On the 15th floor of an apartment in a new urban area in Hanoi, Mr. Nguyen Van Hoa (41 years old, from Bac Giang, now Bac Ninh) woke up early to prepare warm clothes and sweaters for his two children to go to class.
Besides the wind blowing through the glass doors, he unconsciously recalled the small winter days.
Mr. Hoa was born into a large family in the old Son Dong district.
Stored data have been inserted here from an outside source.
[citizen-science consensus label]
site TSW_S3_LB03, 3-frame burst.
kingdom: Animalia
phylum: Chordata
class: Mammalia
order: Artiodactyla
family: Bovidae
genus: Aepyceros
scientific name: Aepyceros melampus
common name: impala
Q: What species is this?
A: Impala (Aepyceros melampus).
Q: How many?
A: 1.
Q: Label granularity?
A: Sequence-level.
Early in the morning, when it was still dark, his mother grouped the kitchen, quickly roasted a bowl of cool rice with a little fat and pickles.
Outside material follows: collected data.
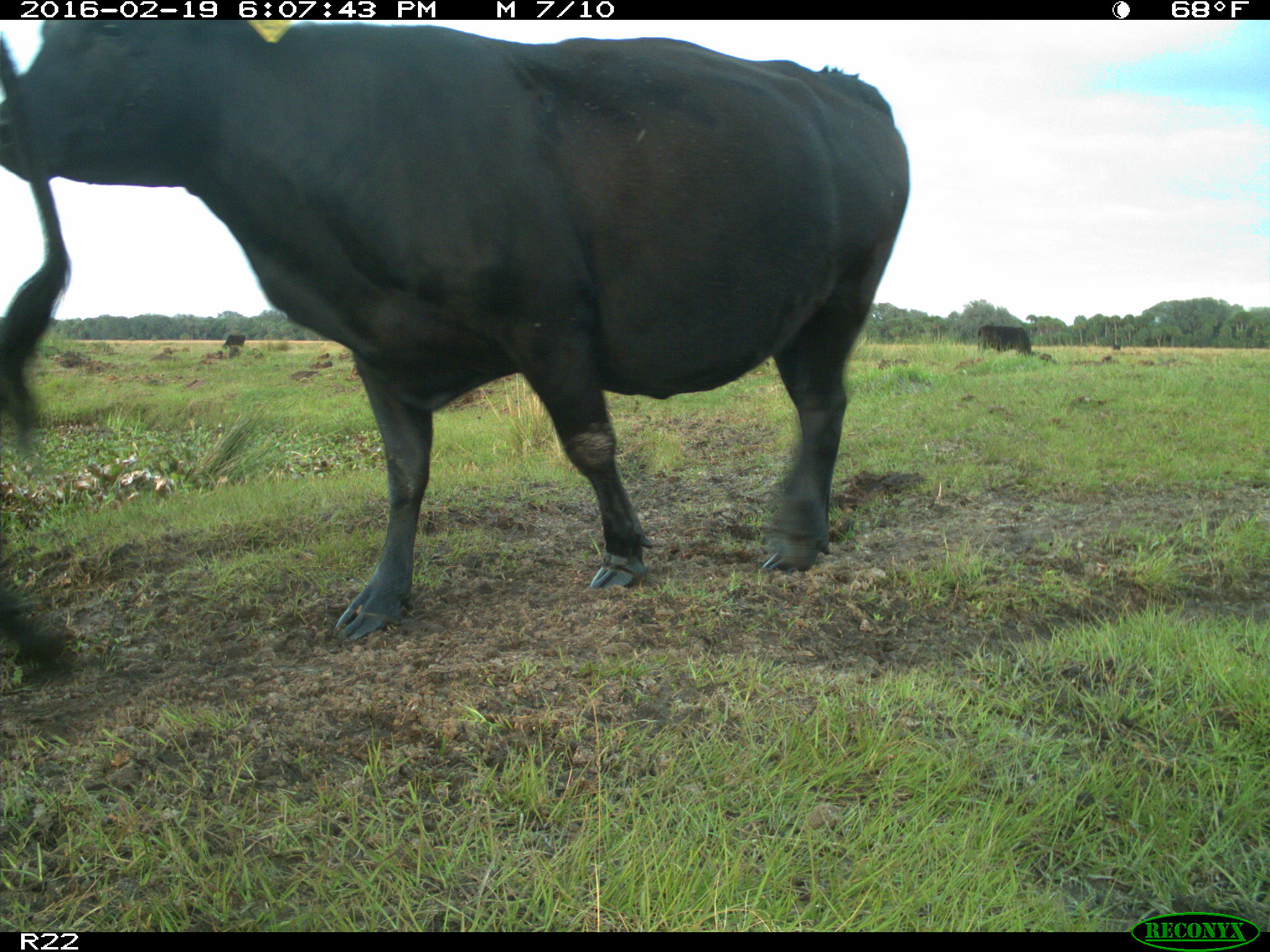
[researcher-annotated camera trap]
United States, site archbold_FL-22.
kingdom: Animalia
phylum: Chordata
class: Mammalia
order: Artiodactyla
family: Bovidae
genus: Bos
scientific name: Bos taurus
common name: domestic cow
Bos taurus (domestic cow).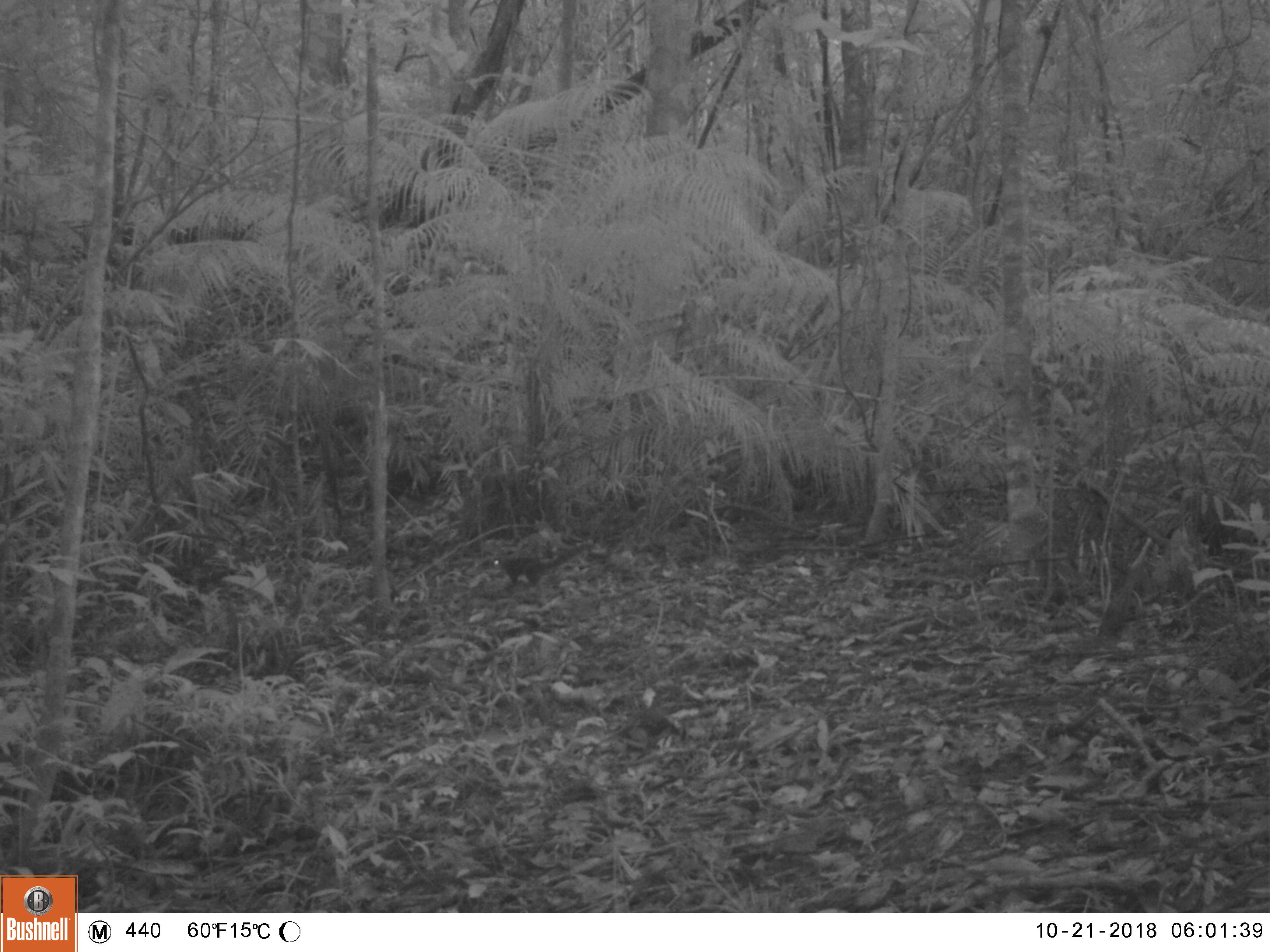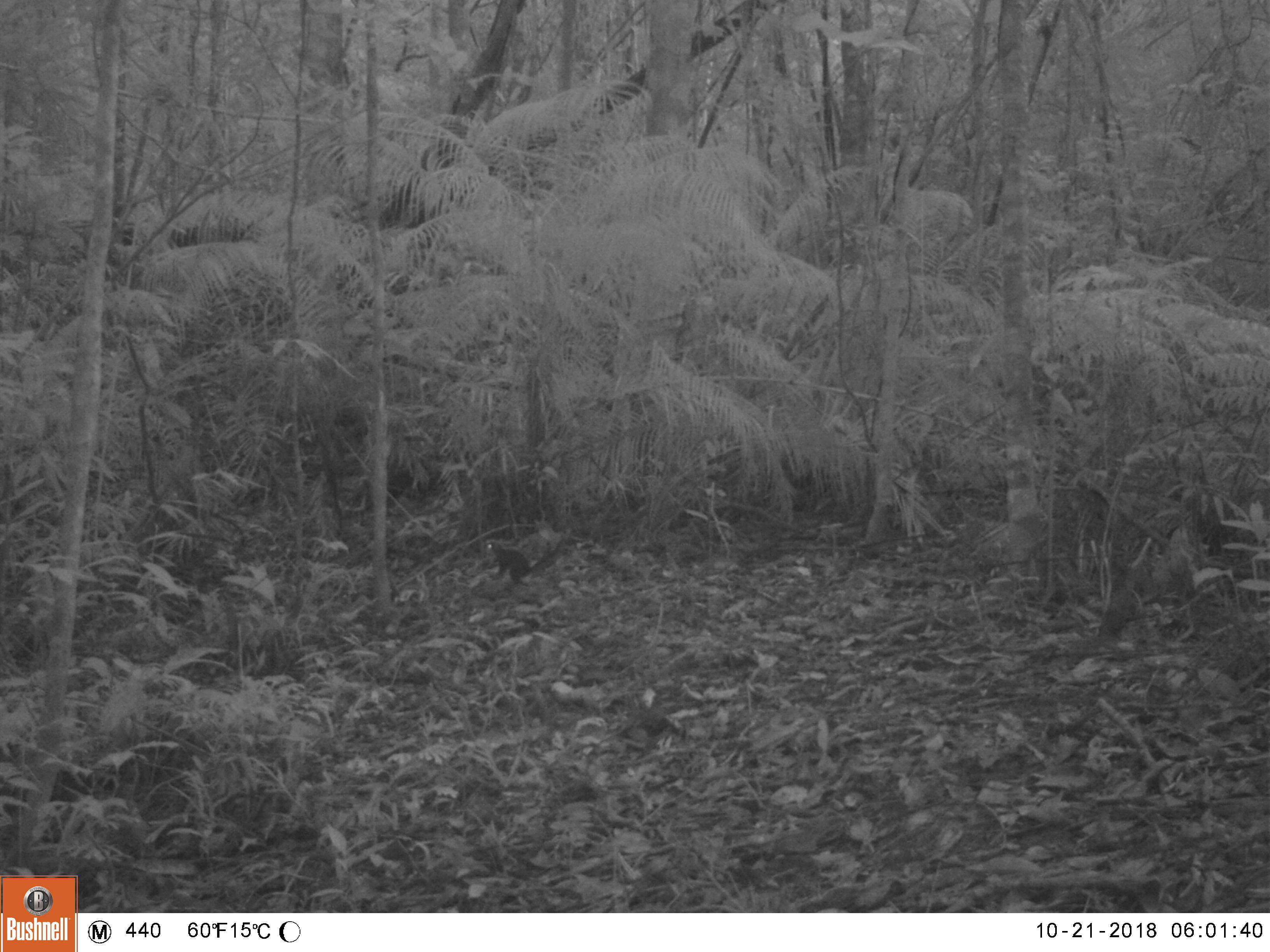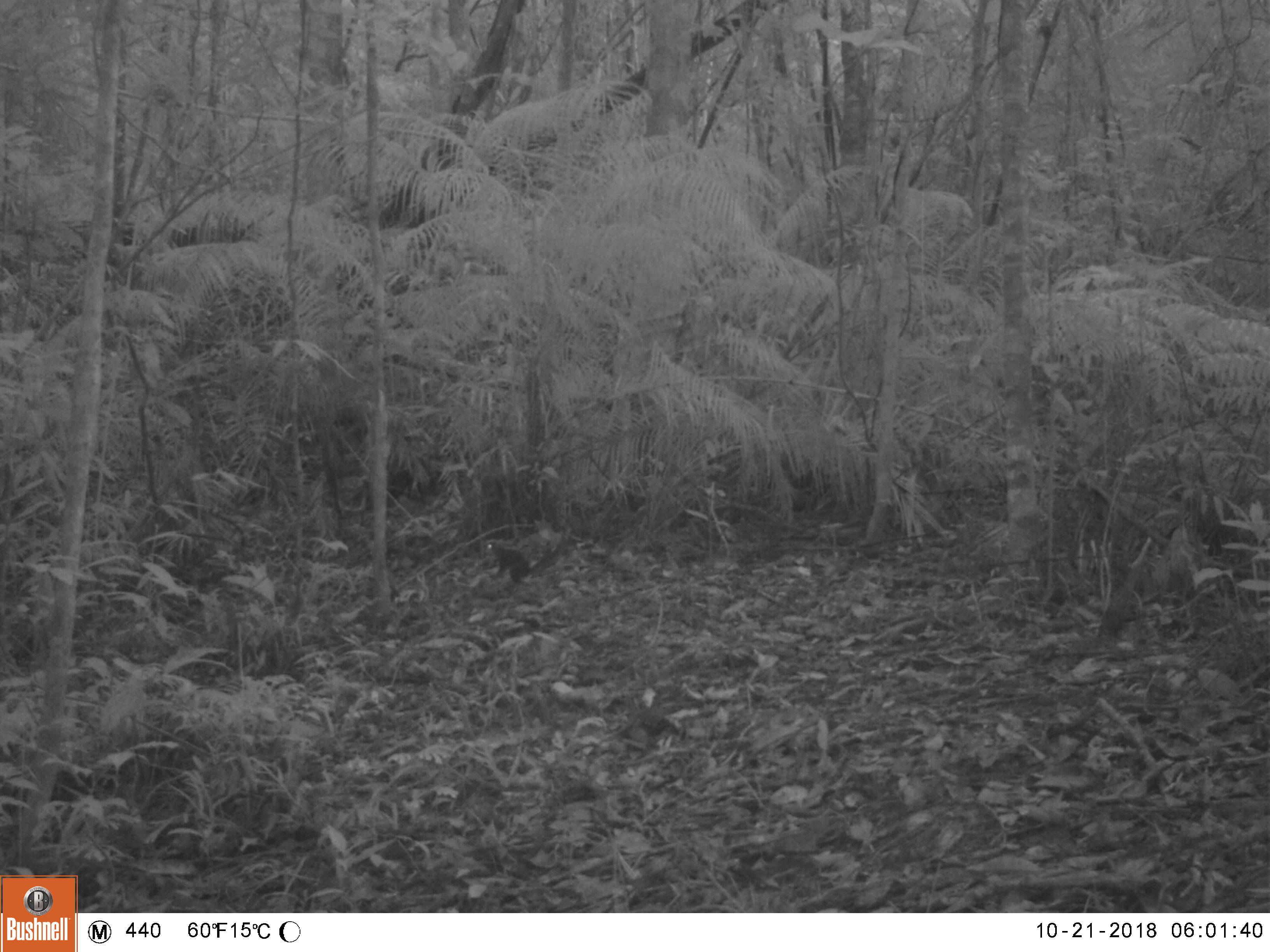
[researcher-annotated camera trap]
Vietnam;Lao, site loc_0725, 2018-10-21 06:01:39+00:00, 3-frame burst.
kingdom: Animalia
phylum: Chordata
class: Mammalia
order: Rodentia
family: Sciuridae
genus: Dremomys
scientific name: Dremomys rufigenis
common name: red-cheeked squirrel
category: red cheeked squirrel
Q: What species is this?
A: Red cheeked squirrel (red-cheeked squirrel) (Dremomys rufigenis).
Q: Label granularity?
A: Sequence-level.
One day, when she wanted her children to go to school early, she beat them to an egg, a rare thing for children in poor rural areas in the 90s.
"That day, it was pouring rain and wind, I only had a pair of warm sandals and a hand-carved sweater. Her mother applied a plastic sheath to her to keep her warm. Sitting on the ground, the wind recedes through several air vents at the foot of the wall, cold to purple all over the hands," Mr. Hoa recalled.
After studying until 10am, the children were on an empty stomach but still tried to copy the lessons.

"I don't know why I was able to grow up with little rice and thin clothes that day. Not because the bowl of fried rice was better that day. And because it was my mother's meal, at a time when I gave my child everything I could," he laughed, his eyes wide-opened as he talked about me.
Also growing up in the poor winter days, Ms. Bui Thi Hang (31 years old, from Hoa Binh province, now Phu Tho province) clearly remembers the foggy mornings covering the whole valley.
The house is crowded with brothers and sisters, there is not enough rice, many days the mother only boils a small pot of potatoes for her children to bring to class.
"Each person gets a potato. Stepping up the hill to school, cold feet, holding hot potatoes in your hands but still shaking. But just eating boiled mother potato leaves is enough to keep you warm all day," said Ms. Hang.
The classroom is a painting house, with earthen walls, soil, and fog so thick that the schoolyard is not clearly visible. The children have dirty feet and thin shirts, but they all try to go to class because they love their parents for their hard work.
"Now I send my children to a clean, warm school right next to my house. Life has changed, all the things are more fulfilling, but every time the weather gets cold, I remember my childhood in the cold of the mountains with the hot boiled mother potato, gathered by the brothers and sisters", Ms. Hang said.
In the midst of the first cold air of the season, in the apartments, the children get ready to go to school. Alongside them are the fathers and mothers who have gone through the days of poverty, carrying memories to remind themselves to live decently and teach their children to appreciate what they have.
For Mr. Hoa and Ms. Hang, today's cold is just the weather. The cold of the past, with fried meals, hot potatoes, pairs of welded sandals and plastic sheets, was a part of their childhood, a rustic love that nurtured them through difficult years.